Keep key for challenge

Please fill out the fields below so we can help you better. Note: you must provide your domain name to get help. Domain names for issued certificates are all made public in Certificate Transparency logs (e.g. https://crt.sh/?q=example.com), so withholding your domain name here does not increase secrecy, but only makes it harder for us to provide help.

My domain is:

.cosmocatarehere.biz

I ran this command:

certbot --server https://acme-v02.api.letsencrypt.org/directory -d *.cosmocatarehere.biz --manual --preferred-challenges dns-01 certonly

It produced this output:

Please deploy a DNS TXT record under the name
_acme-challenge.comestichacker.biz with the following value:

JhqWXnozgnKOSMOKAAAAAAAAAAAAAAATNwjCBvOs

Before continuing, verify the record is deployed.
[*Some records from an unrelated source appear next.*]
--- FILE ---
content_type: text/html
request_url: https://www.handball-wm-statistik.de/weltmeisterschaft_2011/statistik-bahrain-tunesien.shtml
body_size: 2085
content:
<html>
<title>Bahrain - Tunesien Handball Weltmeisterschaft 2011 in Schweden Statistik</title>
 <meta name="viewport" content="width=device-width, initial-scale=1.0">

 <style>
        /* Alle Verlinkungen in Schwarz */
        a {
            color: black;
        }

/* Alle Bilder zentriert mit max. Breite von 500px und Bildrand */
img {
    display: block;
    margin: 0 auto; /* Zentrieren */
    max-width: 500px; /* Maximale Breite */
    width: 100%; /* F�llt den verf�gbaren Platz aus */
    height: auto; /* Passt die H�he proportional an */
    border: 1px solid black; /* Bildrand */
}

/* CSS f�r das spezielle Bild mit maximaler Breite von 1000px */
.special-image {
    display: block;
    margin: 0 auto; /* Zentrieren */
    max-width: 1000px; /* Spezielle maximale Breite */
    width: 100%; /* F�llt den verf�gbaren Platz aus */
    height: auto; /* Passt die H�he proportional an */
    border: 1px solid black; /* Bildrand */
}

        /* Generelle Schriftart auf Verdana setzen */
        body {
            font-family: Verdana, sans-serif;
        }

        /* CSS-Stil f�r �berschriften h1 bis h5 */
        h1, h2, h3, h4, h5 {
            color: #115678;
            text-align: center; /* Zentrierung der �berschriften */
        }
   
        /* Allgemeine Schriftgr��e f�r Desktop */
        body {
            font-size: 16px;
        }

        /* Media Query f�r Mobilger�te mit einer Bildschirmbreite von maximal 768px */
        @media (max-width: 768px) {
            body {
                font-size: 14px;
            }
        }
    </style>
My web server is (include version):
UBUNTU SERVER 18.04

The operating system my web server runs on is (include version):

My hosting provider, if applicable, is:

Nice to me

I can login to a root shell on my machine (yes or no, or I don’t know):
Yes

I’m using a control panel to manage my site (no, or provide the name and version of the control panel):
nope, ssh

So i have a ssh shell to my server and trying to make the dns-01 challenge, but the dns propagation can’t take 12 hours. So what is the command to validate it and keeping the hash for the challenge ?

If i rerun the command it gives me a new hash … And sometimes my ssh connection close. So i have to rerun the command for the challenge.

Thanks

Hi @bussiere

I can't find nameserver entries with the domain names cosmocatarehere.biz or comestichacker.biz.

Are you owner of these domains? You must have registered domain names if you want to create a certificate.

The domain names must be visible. Public visible.

Apart from @JuergenAuer's observation about registering the domain name, this is basically the same question as this recent one

The answer there from @mnordhoff is very good.

I forgot to bring this up in that thread, but how long does it really take to change your DNS records?

Let’s Encrypt’s DNS resolvers don’t cache anything.

You don’t have to wait the entire TTL until old cached records would have expired from all DNS resolvers. You only have to wait until all of your domain’s authoritative servers have been updated.

For many DNS services, that takes a few seconds, or a few minutes.